In his autobiography, Henri Charpentier recalls that day when, at only 14 years old, he was a waiter at café Monte Carlo and prepared some crepes for the desert of the Prince of Wales, the future King Edward VII of England: “It was by chance. While I was there working on that plate, the liquors caught fire. I thought it was all ruined. The prince and his friends were waiting. I couldn’t start everything from scratch. I tasted it and thought: ‘This is the most delicious melody of sweet flavors I have ever tried’”. And just like that, the crepe Suzette was born. The dishes that have been created by mistake could fill the pages of a Beauty of Imperfection Bible. There’s no space for so much. But we can assure one thing: they’re all amazing. In 1904, during the St. Louis World Fair, an ice-cream vendor called Arnold Fornachou was selling so many units that he ran out of cups. Ernest Hamwi, a baker who was a few meters away, came to his rescue. He rolled up the dough of his waffles, creating a “cone” with the particularity that it could also be eaten. Potato chips, though, came to be from a much more unpleasant occurrence, which is that one really annoying client that always shows up on the worst time of the day. Complaining about the width of the french fries of the establishment, the New York chef George Crum decided to cut the chips with a spinneret, making them so thin they almost became transparent. Their success continues to this day. And the extra pounds are really hard to lose. Those who cook can’t get by without Worcestershire Sauce. It was born when an English nobleman came back to England from a season abroad in India, and hired two chemists, John Lea and William Perrins, to recreate a type of seasoning he had thoroughly enjoyed during his trip. Lea and Perrins weren’t happy with one of the first blends they made and forgot all about that jar in a cellar. Years later, they found it again and understood how the fermentation had given a whole new taste to the substance. And what should we say about the worldwide popular beer, that was created in the unusually barren Mesopotamia, in the Arabic Peninsula, between the rivers Tigre and Euphrates, in the current territory of Iraq? While storing cereal in humid places, their grains began to spontaneously ferment, which generated the first beer in the world. Who was brave enough to try the strange liquid for the first time? We don’t know. But we are deeply grateful.
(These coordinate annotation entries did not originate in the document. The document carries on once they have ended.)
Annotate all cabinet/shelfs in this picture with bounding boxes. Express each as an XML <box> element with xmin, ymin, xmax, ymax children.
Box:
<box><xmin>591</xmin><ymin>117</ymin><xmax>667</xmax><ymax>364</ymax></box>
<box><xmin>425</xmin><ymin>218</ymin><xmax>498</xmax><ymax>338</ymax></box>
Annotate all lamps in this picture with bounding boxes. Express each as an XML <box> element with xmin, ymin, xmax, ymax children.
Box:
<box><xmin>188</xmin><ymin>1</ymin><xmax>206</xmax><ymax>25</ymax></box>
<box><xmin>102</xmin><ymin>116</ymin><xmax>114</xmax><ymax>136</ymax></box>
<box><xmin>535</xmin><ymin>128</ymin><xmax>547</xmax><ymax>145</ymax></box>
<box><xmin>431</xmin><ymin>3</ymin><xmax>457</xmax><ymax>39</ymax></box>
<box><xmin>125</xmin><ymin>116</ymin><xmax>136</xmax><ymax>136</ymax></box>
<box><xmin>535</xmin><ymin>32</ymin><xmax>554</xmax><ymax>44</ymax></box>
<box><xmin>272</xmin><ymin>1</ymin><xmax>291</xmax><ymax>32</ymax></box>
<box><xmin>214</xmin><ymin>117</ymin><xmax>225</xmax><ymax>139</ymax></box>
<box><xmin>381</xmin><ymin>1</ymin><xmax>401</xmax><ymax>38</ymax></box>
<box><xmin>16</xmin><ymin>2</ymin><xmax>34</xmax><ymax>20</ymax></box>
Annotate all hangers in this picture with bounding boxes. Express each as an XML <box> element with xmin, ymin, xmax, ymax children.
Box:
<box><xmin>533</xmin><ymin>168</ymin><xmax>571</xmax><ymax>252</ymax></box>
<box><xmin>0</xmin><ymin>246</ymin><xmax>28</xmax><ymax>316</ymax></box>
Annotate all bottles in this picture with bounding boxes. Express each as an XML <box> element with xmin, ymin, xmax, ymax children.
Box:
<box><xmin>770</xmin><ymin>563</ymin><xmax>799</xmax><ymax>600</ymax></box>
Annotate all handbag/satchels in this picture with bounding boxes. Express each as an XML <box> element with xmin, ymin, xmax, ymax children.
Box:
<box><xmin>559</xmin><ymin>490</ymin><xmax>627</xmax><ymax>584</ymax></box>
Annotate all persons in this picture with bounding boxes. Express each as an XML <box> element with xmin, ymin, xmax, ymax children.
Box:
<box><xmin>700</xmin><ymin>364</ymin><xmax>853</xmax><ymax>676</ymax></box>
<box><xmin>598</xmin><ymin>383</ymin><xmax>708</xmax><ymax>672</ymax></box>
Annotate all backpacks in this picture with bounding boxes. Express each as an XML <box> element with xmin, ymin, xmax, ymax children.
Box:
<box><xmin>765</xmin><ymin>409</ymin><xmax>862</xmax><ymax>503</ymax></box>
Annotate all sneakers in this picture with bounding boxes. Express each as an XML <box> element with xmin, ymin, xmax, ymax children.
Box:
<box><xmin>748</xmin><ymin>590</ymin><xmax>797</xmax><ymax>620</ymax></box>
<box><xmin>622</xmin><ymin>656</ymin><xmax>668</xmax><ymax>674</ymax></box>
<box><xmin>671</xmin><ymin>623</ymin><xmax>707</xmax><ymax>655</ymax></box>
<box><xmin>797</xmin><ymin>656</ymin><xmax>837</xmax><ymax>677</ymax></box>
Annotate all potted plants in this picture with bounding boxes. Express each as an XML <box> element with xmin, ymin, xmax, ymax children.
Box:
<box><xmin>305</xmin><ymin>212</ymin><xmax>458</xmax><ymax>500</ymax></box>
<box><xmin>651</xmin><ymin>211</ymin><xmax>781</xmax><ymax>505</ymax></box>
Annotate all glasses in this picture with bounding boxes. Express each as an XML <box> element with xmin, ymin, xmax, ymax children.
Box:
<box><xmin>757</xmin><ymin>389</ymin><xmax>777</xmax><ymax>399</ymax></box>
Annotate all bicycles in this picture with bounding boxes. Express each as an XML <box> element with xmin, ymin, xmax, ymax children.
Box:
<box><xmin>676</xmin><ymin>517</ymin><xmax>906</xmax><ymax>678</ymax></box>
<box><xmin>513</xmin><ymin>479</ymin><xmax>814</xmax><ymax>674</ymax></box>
Joe Best, that old sea wolf, dream chef and “erratic vivant”, as he was defined in a certain publication, very much due to the fact that he hopped form one point of Portugal to the other, cooking in villages, towns and cities, was, around a decade ago, asked to be part of a project that looked to identify, produce and commercialize a specific sweet water seaweed that fed by absorbing carbon dioxide. The aim of the program was to reduce the ecological footprint of factories and refineries, but also to integrate the algae into the food chain as an alternative source of protein. “I was nowhere near of imagining how massively I would fail. I was assigned the task of integrating the algae in gastronomy, to rule the taste of chlorella, which was of an intense flavor, somewhat weird, that wonderful green it transports and that makes our noses twitch when it reaches the palate”, he enlightens. And explains what happened: “That green compelled me to create a fake straciatella, in which I would make use of the word chlorella to create a pun. I pulled the gallons, somewhat taking knowledge from molecular gastronomy, I toned down the aroma with a zest of green lemon, incorporated some techno sugars, texturized with xanthan gum and beat in some albumin to its creamier state, a velvet merengue. I added the chocolate shavings, I tasted it and thought ‘I’m going to drive everyone nuts, this is the most vibrant fake mousse ever’. I put it in the fridge for it to freeze until it was time to serve desert. When I opened the sweet chamber later on, I was the one who froze off. My mousse was gone. That charming green of chlorella was so attention grabbing, that I forgot the aerification of the textures would be eaten away by it. I created an autophagic mousse.” A wondering life, he says. But it’s so much more than that. And I’ll say, I have tasted it.